O sorriso automático e a repetição do “mamama” com direito a um gritinho, provara que o menino fizera sua escolha. 

- E temos um vencedor - disse Castle - um elefante, Dylan? Por acaso você será fã de Dumbo?  Hey, eu conheço esse elefante. Um desenho, acho. Banda, Ban…Babar! Rei Babar - então ele reparou que Beckett olhava para o menino com um fascínio diferente. Os olhos amendoados estavam repletos de lágrimas. 
- Está tudo bem? Perdi alguma coisa? Hey… Kate? 
- Elefantes… nada. Estou apenas observando o jeito de Dylan. - melhor você se dirigir ao caixa. Dylan já deve estar com fome e eu também. 

Castle não pensou duas vezes, ela precisava de um tempo para se recuperar. Acabara de perceber que se via como mãe de Dylan e essa revelação para Beckett era bem pesada.      

Saíram da loja com uma sacola enorme. Castle sugeriu que comecem ali por perto mesmo. No whole foods da Columbus Circle. Era um bom lugar para dar a sopinha de Dylan e tinha um bom self-service saudável do jeito que Beckett gostava. Durante o almoço, Castle evitou o assunto do bichinho de pelúcia embora Dylan parecesse fascinado pelo novo brinquedo. O comportamento dela estava estranho. Podia jurar que estava relacionado ao brinquedo, não ousou perguntar. Ao terminarem a refeição, Castle não achou apropriado mencionar o convite para jantar. Ela já estava distante e confusa demais para lidar com a ideia de modo racional, seria apenas mais um peso para confundi-la. Ele pensaria em algo para fazer em casa. Talvez uma boa refeição caseira fosse melhor diante dos últimos acontecimentos. 

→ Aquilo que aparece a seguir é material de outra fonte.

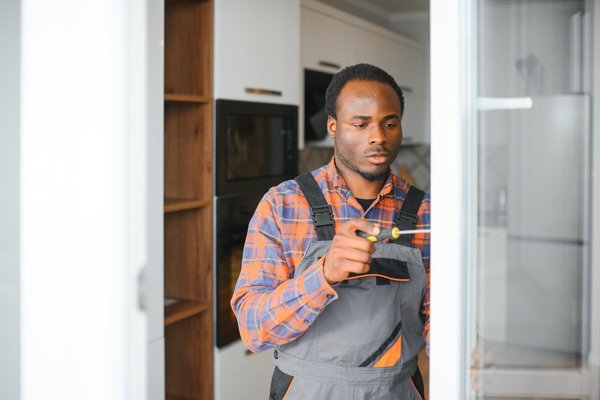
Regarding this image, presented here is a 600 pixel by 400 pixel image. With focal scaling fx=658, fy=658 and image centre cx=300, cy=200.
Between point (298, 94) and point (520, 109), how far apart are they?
157cm

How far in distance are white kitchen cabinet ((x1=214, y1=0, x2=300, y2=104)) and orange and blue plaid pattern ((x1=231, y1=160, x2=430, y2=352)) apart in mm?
949

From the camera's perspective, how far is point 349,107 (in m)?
1.23

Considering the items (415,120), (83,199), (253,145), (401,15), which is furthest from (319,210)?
(401,15)

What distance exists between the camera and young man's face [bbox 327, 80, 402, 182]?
121 cm

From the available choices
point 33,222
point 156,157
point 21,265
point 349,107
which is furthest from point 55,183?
point 349,107

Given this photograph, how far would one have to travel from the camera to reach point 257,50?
227 cm

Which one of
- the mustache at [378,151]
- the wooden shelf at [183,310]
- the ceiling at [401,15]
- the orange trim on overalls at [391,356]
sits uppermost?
the ceiling at [401,15]

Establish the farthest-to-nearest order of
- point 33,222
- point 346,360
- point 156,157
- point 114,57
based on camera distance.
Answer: point 156,157, point 33,222, point 114,57, point 346,360

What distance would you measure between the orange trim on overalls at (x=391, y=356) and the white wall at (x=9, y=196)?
0.88m

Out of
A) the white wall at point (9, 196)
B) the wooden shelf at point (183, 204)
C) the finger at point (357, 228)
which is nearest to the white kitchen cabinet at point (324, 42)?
the wooden shelf at point (183, 204)

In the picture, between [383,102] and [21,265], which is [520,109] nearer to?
[383,102]

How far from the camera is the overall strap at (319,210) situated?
4.03 feet

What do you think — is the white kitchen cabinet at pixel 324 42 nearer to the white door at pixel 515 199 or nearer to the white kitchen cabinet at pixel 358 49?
the white kitchen cabinet at pixel 358 49

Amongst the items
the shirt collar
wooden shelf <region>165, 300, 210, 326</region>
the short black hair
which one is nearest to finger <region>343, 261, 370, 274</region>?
the shirt collar
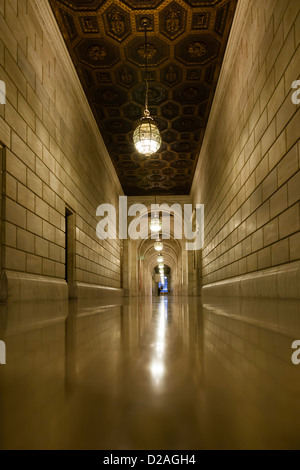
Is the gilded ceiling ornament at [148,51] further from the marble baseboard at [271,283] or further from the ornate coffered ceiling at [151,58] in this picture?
the marble baseboard at [271,283]

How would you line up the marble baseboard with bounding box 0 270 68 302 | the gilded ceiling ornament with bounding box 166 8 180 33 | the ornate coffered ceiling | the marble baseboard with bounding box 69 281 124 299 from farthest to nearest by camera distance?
the marble baseboard with bounding box 69 281 124 299 → the gilded ceiling ornament with bounding box 166 8 180 33 → the ornate coffered ceiling → the marble baseboard with bounding box 0 270 68 302

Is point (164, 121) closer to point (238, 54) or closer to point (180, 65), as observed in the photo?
point (180, 65)

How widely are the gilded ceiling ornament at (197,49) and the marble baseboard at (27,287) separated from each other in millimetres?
5771

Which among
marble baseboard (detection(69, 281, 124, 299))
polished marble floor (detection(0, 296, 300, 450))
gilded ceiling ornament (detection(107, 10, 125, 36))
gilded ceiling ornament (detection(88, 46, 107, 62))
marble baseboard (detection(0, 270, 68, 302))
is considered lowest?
marble baseboard (detection(69, 281, 124, 299))

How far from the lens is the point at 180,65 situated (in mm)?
7434

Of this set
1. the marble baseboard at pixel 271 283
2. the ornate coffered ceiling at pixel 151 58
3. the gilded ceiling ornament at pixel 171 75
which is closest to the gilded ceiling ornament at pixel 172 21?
the ornate coffered ceiling at pixel 151 58

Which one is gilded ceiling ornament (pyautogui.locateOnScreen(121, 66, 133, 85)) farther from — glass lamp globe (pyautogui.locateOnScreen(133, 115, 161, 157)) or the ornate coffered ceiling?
glass lamp globe (pyautogui.locateOnScreen(133, 115, 161, 157))

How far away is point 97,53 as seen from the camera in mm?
6988

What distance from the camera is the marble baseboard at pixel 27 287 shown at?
13.4 feet

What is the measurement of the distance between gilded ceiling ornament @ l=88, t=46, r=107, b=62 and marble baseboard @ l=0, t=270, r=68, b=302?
5030mm

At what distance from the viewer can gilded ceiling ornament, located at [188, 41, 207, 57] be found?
6.75 metres

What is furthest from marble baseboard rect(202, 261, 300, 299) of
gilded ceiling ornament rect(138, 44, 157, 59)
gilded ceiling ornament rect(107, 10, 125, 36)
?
gilded ceiling ornament rect(107, 10, 125, 36)

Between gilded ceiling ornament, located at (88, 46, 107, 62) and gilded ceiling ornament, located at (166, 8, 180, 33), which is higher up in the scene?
gilded ceiling ornament, located at (166, 8, 180, 33)

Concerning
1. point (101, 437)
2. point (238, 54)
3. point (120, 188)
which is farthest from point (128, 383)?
point (120, 188)
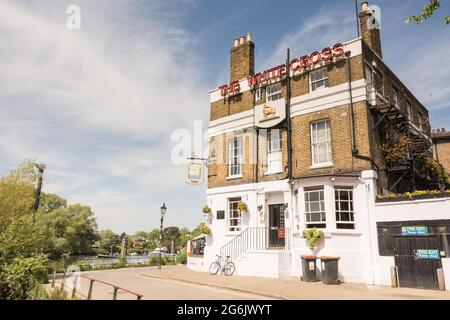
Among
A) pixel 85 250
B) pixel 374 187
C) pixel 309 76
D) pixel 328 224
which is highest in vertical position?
pixel 309 76

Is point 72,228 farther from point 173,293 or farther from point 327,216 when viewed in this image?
point 327,216

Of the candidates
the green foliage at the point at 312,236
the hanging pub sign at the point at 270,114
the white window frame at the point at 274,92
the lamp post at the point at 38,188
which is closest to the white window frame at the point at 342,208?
the green foliage at the point at 312,236

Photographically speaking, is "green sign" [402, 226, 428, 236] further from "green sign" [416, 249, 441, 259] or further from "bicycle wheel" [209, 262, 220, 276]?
"bicycle wheel" [209, 262, 220, 276]

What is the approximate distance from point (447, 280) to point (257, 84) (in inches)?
518

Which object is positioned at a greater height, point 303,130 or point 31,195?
point 303,130

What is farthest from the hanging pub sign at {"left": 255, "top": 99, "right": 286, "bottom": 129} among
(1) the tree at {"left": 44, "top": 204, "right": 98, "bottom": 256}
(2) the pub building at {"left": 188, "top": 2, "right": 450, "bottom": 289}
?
(1) the tree at {"left": 44, "top": 204, "right": 98, "bottom": 256}

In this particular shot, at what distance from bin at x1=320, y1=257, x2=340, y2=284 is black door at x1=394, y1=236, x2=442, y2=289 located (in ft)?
7.38

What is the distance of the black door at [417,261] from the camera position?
11.8 m

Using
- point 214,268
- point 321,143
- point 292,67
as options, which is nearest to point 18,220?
point 214,268

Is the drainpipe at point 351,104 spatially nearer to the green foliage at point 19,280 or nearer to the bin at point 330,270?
the bin at point 330,270

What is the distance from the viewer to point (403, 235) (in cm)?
1271

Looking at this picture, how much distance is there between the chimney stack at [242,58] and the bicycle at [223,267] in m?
11.1

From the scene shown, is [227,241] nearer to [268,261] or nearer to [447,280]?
[268,261]

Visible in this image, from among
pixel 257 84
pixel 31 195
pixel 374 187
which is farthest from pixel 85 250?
pixel 374 187
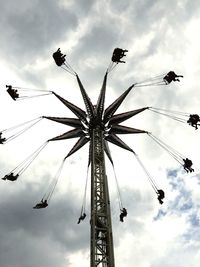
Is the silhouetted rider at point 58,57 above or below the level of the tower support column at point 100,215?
above

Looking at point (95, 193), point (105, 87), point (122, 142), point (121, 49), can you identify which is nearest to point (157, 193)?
point (122, 142)

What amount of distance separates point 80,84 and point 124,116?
464 cm

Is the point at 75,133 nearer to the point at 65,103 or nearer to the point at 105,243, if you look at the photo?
the point at 65,103

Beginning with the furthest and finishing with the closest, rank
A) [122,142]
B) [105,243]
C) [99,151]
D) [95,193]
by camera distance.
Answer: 1. [122,142]
2. [99,151]
3. [95,193]
4. [105,243]

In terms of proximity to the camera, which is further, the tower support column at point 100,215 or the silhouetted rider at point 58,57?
the silhouetted rider at point 58,57

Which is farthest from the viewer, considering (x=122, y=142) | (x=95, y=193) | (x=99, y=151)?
(x=122, y=142)

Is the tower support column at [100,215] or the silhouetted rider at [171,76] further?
the silhouetted rider at [171,76]

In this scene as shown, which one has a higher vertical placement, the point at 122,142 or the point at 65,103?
the point at 65,103

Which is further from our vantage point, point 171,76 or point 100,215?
point 171,76

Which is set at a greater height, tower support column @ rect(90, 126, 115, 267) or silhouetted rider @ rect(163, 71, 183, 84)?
silhouetted rider @ rect(163, 71, 183, 84)

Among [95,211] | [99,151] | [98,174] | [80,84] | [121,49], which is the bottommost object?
[95,211]

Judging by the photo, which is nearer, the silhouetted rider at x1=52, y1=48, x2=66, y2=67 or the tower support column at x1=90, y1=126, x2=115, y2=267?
the tower support column at x1=90, y1=126, x2=115, y2=267

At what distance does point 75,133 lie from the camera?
30.6 meters

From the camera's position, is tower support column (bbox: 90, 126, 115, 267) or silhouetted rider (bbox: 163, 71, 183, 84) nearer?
tower support column (bbox: 90, 126, 115, 267)
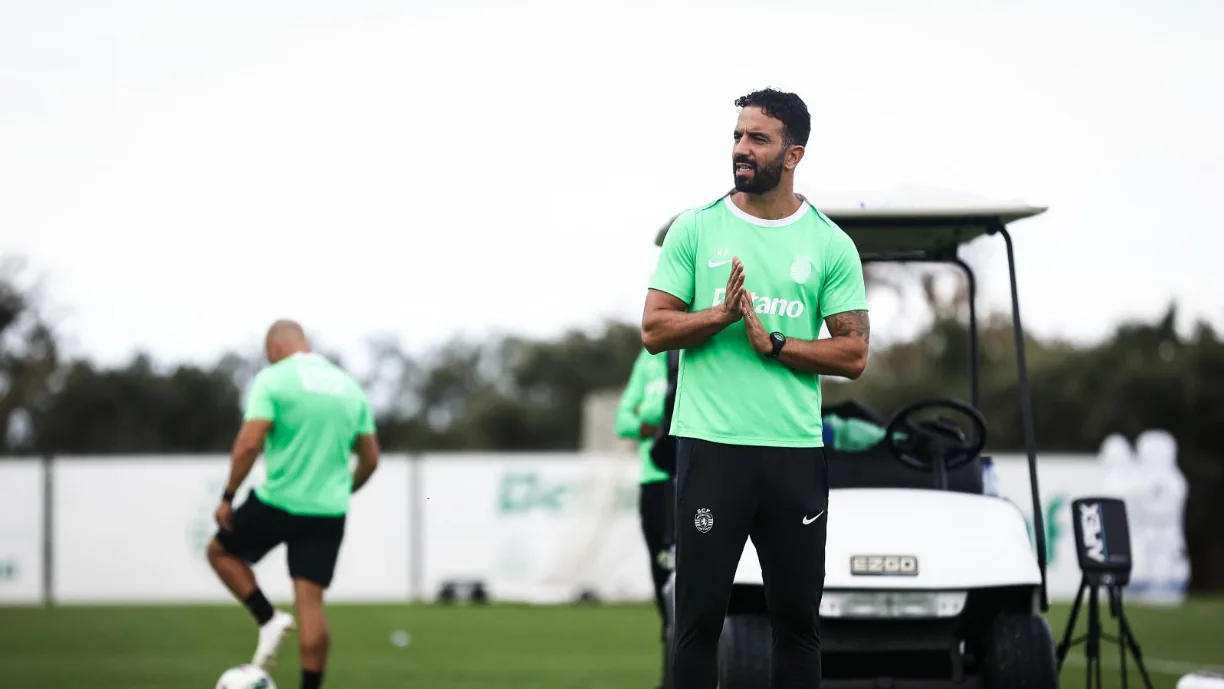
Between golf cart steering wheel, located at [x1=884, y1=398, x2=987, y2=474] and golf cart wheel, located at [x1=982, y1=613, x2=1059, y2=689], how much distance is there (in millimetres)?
1128

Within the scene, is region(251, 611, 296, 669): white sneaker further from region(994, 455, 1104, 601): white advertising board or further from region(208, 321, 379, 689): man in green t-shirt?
region(994, 455, 1104, 601): white advertising board

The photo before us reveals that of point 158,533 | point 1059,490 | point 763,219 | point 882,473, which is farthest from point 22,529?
point 763,219

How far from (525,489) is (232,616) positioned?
6639 mm

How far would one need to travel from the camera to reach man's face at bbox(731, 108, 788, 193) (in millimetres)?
5391

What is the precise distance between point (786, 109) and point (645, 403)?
5.05m

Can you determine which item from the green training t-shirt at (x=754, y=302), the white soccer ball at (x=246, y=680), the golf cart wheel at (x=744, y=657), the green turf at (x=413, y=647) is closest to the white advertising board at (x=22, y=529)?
the green turf at (x=413, y=647)

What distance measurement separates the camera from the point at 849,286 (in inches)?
217

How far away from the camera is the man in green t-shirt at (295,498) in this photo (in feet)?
29.2

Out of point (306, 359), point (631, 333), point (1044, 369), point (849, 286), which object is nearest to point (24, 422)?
point (631, 333)

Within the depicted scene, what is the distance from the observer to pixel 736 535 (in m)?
5.25

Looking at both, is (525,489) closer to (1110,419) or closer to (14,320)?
(1110,419)

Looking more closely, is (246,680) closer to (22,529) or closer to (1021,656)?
(1021,656)

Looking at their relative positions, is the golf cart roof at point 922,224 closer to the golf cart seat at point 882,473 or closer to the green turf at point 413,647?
the golf cart seat at point 882,473

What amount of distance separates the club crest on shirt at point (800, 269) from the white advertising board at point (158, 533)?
70.4 ft
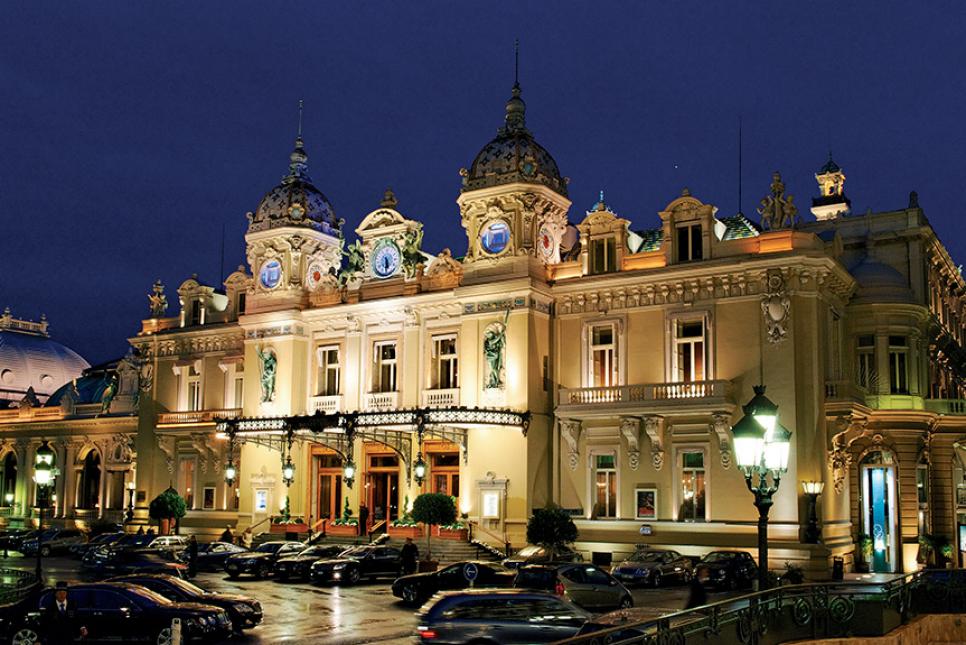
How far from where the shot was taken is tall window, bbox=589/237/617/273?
143ft

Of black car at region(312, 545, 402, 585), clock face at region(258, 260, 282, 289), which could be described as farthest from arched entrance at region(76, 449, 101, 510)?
black car at region(312, 545, 402, 585)

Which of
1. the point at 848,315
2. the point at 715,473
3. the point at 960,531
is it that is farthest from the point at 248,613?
the point at 960,531

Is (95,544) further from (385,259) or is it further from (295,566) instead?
(385,259)

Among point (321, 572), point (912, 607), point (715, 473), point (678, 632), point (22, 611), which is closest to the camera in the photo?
point (678, 632)

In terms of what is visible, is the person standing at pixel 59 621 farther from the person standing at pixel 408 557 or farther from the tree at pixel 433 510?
the tree at pixel 433 510

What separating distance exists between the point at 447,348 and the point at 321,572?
44.5ft

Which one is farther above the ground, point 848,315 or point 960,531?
point 848,315

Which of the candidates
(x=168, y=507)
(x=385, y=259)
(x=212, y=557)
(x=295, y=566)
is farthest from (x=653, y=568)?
(x=168, y=507)

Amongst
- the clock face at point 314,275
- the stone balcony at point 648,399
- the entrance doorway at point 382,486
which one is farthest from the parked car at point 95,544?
the stone balcony at point 648,399

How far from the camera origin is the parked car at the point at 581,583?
85.7ft

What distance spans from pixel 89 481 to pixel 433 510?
31818 mm

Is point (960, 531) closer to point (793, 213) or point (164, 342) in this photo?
point (793, 213)

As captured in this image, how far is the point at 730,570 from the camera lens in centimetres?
3447

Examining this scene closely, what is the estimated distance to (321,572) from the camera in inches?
1391
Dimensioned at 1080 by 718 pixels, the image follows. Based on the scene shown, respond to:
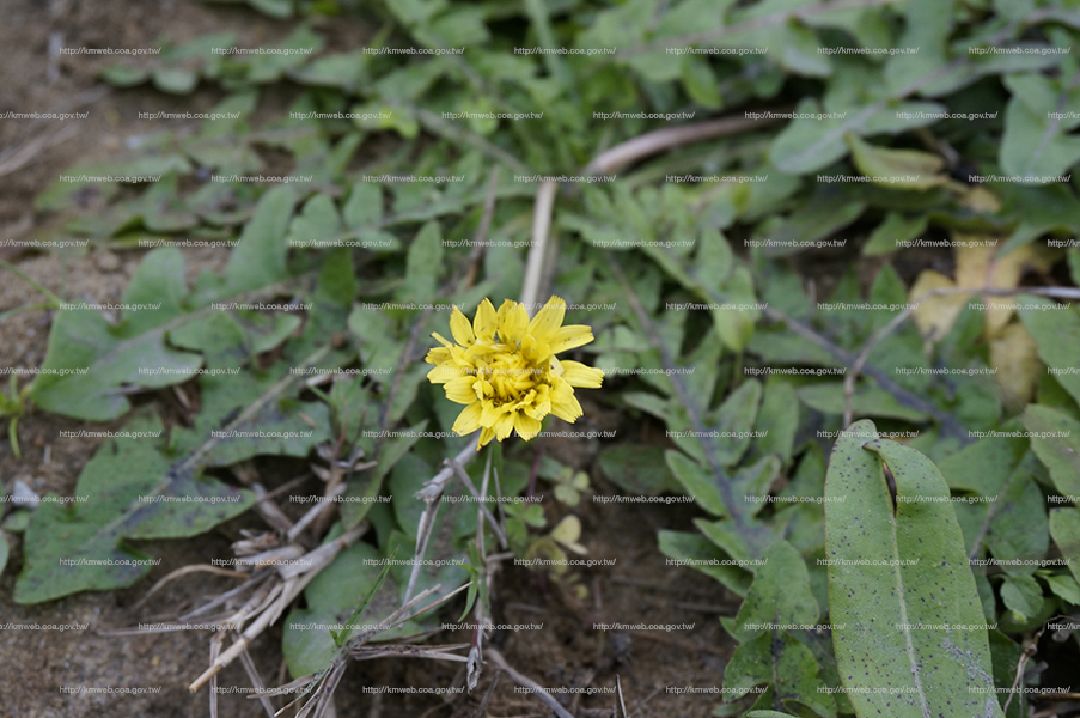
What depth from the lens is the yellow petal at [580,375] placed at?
2.43 metres

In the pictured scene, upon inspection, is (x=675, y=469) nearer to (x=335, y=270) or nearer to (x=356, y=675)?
(x=356, y=675)

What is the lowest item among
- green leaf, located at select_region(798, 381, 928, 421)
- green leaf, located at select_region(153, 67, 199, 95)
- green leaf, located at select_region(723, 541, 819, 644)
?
green leaf, located at select_region(723, 541, 819, 644)

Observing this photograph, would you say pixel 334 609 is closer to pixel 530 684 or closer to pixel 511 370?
pixel 530 684

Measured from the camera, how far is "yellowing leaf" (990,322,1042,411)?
9.84 ft

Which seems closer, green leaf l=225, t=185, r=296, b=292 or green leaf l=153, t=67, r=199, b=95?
green leaf l=225, t=185, r=296, b=292

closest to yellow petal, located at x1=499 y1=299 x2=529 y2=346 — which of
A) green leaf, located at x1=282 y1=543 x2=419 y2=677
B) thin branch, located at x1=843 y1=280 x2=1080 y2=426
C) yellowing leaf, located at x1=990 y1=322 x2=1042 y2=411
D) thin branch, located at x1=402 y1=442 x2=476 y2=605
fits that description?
thin branch, located at x1=402 y1=442 x2=476 y2=605

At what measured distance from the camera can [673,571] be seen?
295 centimetres

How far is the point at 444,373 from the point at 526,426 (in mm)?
286

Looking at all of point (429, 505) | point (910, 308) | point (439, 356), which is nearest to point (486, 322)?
point (439, 356)

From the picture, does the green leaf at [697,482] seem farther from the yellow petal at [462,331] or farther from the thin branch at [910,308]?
the yellow petal at [462,331]

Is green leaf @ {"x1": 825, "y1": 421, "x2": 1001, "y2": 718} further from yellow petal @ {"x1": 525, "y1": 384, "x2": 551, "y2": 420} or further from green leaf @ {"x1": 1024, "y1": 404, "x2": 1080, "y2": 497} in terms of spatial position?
yellow petal @ {"x1": 525, "y1": 384, "x2": 551, "y2": 420}

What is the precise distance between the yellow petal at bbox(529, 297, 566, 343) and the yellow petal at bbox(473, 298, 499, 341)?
12cm

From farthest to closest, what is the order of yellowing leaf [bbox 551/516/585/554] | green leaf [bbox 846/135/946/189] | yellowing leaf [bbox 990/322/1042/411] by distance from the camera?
green leaf [bbox 846/135/946/189] < yellowing leaf [bbox 990/322/1042/411] < yellowing leaf [bbox 551/516/585/554]

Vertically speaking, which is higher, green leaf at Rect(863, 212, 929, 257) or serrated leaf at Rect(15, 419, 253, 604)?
green leaf at Rect(863, 212, 929, 257)
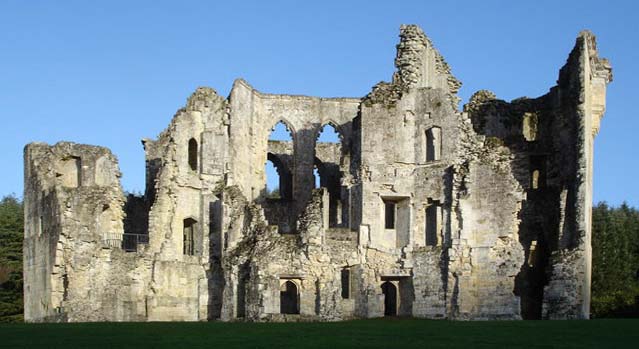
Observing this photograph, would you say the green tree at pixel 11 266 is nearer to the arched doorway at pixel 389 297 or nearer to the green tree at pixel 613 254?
the arched doorway at pixel 389 297

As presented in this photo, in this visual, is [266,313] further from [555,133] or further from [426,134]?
[555,133]

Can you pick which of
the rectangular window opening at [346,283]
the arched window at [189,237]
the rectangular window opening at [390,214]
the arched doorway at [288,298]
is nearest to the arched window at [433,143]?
the rectangular window opening at [390,214]

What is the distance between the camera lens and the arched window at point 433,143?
164ft

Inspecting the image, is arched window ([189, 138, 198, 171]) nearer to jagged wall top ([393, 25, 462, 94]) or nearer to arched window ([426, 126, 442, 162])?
jagged wall top ([393, 25, 462, 94])

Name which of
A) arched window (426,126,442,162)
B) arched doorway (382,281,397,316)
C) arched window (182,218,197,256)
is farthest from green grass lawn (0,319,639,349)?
arched window (182,218,197,256)

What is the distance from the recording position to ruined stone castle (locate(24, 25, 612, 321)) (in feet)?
157

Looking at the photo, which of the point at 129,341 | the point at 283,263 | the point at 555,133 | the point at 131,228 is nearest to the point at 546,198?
the point at 555,133

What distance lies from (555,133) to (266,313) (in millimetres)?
12891

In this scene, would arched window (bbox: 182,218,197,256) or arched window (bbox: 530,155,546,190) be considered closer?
arched window (bbox: 530,155,546,190)

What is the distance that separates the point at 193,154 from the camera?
2115 inches

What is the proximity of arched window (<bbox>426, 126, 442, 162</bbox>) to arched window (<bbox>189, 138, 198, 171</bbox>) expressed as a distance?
9.24 m

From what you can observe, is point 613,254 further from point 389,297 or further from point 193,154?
point 193,154

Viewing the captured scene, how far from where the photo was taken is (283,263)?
48.0m

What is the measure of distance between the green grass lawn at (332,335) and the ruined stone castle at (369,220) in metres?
8.65
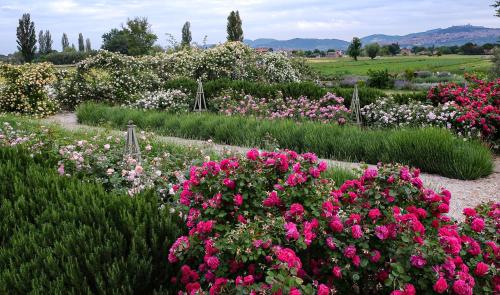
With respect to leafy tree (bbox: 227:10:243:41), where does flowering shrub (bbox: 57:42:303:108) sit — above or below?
below

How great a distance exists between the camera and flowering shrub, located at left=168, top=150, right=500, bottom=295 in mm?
2381

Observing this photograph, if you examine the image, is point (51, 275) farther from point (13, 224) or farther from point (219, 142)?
point (219, 142)

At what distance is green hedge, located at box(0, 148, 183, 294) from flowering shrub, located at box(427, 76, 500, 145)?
271 inches

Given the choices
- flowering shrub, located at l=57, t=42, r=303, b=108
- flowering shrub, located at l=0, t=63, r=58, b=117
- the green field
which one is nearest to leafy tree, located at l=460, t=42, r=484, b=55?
the green field

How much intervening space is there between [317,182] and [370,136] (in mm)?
4645

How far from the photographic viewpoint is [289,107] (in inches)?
452

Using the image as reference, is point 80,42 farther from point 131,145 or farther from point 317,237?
point 317,237

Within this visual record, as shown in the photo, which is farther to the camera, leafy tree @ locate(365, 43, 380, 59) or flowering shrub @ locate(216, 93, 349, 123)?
leafy tree @ locate(365, 43, 380, 59)

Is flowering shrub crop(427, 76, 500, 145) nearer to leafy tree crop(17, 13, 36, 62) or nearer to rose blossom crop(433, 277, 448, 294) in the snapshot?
rose blossom crop(433, 277, 448, 294)

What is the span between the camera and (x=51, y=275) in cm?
271

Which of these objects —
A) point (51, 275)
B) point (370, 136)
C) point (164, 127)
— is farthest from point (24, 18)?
point (51, 275)

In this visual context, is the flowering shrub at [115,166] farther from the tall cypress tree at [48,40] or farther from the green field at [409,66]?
the tall cypress tree at [48,40]

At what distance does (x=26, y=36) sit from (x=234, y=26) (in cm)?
1833

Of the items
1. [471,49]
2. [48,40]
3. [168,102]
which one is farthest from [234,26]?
[48,40]
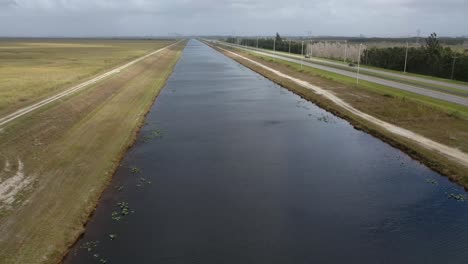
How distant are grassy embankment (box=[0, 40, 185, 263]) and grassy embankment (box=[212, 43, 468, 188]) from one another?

O destino parecia ter planos diferentes dos imaginados por Castle. Não que ele tivesse qualquer reclamação frente ao que surgira assim que chegaram no loft. 

Dylan dormira no caminho para casa. Beckett tratou de coloca-lo no berço. Por ser quase cinco da tarde, Castle decidiu ir para a cozinha preparar o jantar sem comentar nada com Beckett. Como Alexis estava na sala com o namorado, ela achou que seria melhor ficar em seu  quarto. Ainda estava mexida com a súbita escolha de Dylan pelo elefante. 

Sentada em sua cama, ela voltou os pensamentos para a mãe e lembranças de sua infância. A mão procurou imediatamente o colar com o solitário. Acabou adormecendo. 

Ao despertar, checou o celular. Sete da noite. Melhor checar como estava Dylan. Desceu as escadas e encontrou o bebê sentado no tapetinho com os brinquedos novos ao seu redor. Alexis o observava. Beckett tomou um susto. 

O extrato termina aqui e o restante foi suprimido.